Advertisement

A Contagious and Involving ‘Fever’

Share

I’ve never seen Wallace Shawn performing on stage. Yet one can easily imagine him hunching over, squinting his eyes and unleashing his voice into an intellectual whine when he performs “The Fever,” a play that won a 1991 Obie Award.

In this Wolfskill Theater production at the cozy Cafe Metropol, Paul Mackley doesn’t try to imitate Shawn, although he stays true to Shawn’s feeling that this piece should be performed for groups of 10 or 12.

Dressed in jeans, a navy blue sweater vest and a striped long-sleeved shirt with his shoulder-length hair pulled back in a ponytail, Mackley exudes wide-eyed sincerity and torrential intellectual enthusiasm in Shawn’s meandering monologue about a well-to-do traveler.

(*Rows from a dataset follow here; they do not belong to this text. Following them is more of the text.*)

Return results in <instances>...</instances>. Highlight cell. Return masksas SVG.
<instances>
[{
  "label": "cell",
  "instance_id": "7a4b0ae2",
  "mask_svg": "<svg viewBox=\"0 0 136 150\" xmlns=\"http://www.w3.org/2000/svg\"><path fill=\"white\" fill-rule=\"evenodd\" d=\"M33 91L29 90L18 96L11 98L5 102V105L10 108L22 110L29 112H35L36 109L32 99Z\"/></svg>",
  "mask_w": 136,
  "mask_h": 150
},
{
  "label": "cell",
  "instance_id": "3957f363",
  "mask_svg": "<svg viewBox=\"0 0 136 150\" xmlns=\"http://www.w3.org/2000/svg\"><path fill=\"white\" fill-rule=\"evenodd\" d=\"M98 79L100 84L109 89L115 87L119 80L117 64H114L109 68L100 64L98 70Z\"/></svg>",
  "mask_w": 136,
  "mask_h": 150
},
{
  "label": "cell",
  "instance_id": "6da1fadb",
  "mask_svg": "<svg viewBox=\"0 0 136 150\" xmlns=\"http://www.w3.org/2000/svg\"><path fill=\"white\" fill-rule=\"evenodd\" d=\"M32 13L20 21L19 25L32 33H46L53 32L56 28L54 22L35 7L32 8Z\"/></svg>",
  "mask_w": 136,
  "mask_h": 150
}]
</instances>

Finding himself worshiping the porcelain throne in a poverty-stricken country, this traveler is forced to confront his liberal values and concepts of poverty, the fairness of wealth distribution and his superior sense of entitlement.

Advertisement

It’s as if the audience is at a salon gathering of the intelligentsia when this traveler divulges this shapeless tale of suffering and political torture. Instead of linear relationships, we are given images in juxtaposition like verbose haiku.

Directors Wendy Molyneux and Leigh Okies have paced this show well and maximized the intimacy of the setting and the style of this informal monologue.

* “The Fever,” Wolfskill Theater at Cafe Metropol, 923 E. 3rd St., downtown L.A. Saturdays, 8 p.m. Ends May 29. $10. (213) 620-9229. Running time: 2 hours.

Thought-Provoking but Distant ‘Widows’

Barefoot women in black are waiting and wailing in Ariel Dorfman’s political allegory “Widows,” at the Open Fist Theatre. Written in collaboration with Tony Kushner, this drama is about how the uncertainty of the fate of the desaparecidos--men abducted by the secret police--leaves manless villages more miserable than lost hope.

As performed here on a minimalist set, the stiff portrayals and staging too often touch the mind when they should touch the heart. In an unnamed country, an old woman, Sofia (Jeanie Van Dam), is so stricken by grief that she can’t work. Instead she waits at the river bend where the women wash their clothes. The river rewards her patience by delivering faceless corpses.

Her desperation disturbs the new captain (Joe Hulser), who scolds his second in command (Don Tieri) for not being wiser. One should always give them something to end their waiting, “even if you give them a finger to bury.”

Advertisement

When all 36 “mentally underdeveloped, emotionally overdeveloped” widows attempt to claim one body, the captain reverts to the old methods of terror.

Dorfman’s insertion of his alter ego, the Writer in Exile (Adrian Sparks), who is “a mirror of a mirror” created by the grieving widows, further removes the audience from the women. Instead of assuming the weight of a Greek tragedy, the play is a rumination--philosophical and not particularly gut-wrenching. The members of the ruling class are presented and played as hissable villains, making this morality play lopsided, something that director Brian Newberg does little to mitigate.

* “Widows,” Open Fist Theatre, 1625 N. La Brea Ave., Hollywood. Fridays-Saturdays, 8 p.m. Ends May 29. $15. (323) 882-6912. Running time: 2 hours, 30 minutes.

‘Dreamers’ May Be a Bit Too Mixed Up

Christina Harley’s uneven drama “Dreamers,” at the Zephyr Theatre, has some absorbing moments as it veers wildly between exaggerated comedy and gritty reality.

Beginning with a television announcement of the assassination of the Rev. Martin Luther King Jr., Harley tenuously ties the loss of the leader who gave African Americans dreams with the unrealistic dreams of one family. Like the eviction notice that ends the first act, this parallelism is only a loosely incorporated device with minimal repercussions.

In this dysfunctional family the mother, Lola (Vanessa Bell Calloway), is a zealous pastor’s wife who can’t admit her husband ran with another woman three years earlier. Her daughter, Princess (Harley), can’t keep her legs shut, because, as she all too wisely pronounces, her mother never gave her any love so she has to find it somewhere. Princess has two babies and is working on a third. Lola’s brother Otis (Glynn Turman) once dreamed of running in the Olympics but is now crippled by polio and his own depression.

Advertisement

It’s a strange dichotomy, seeing women buffoonishly feeling themselves up at the sound of a sax and later emotionally imploding at the crushing realization of desertion. Director Art Evans magnifies this schizophrenic tone; his touch is more assured during the lighter sequences.

The cast is generally competent, but Turman is a scene-stealer as the sardonically cynical Otis, even when he’s just wordlessly limping around Marco De Leon’s decrepit apartment set before the show starts.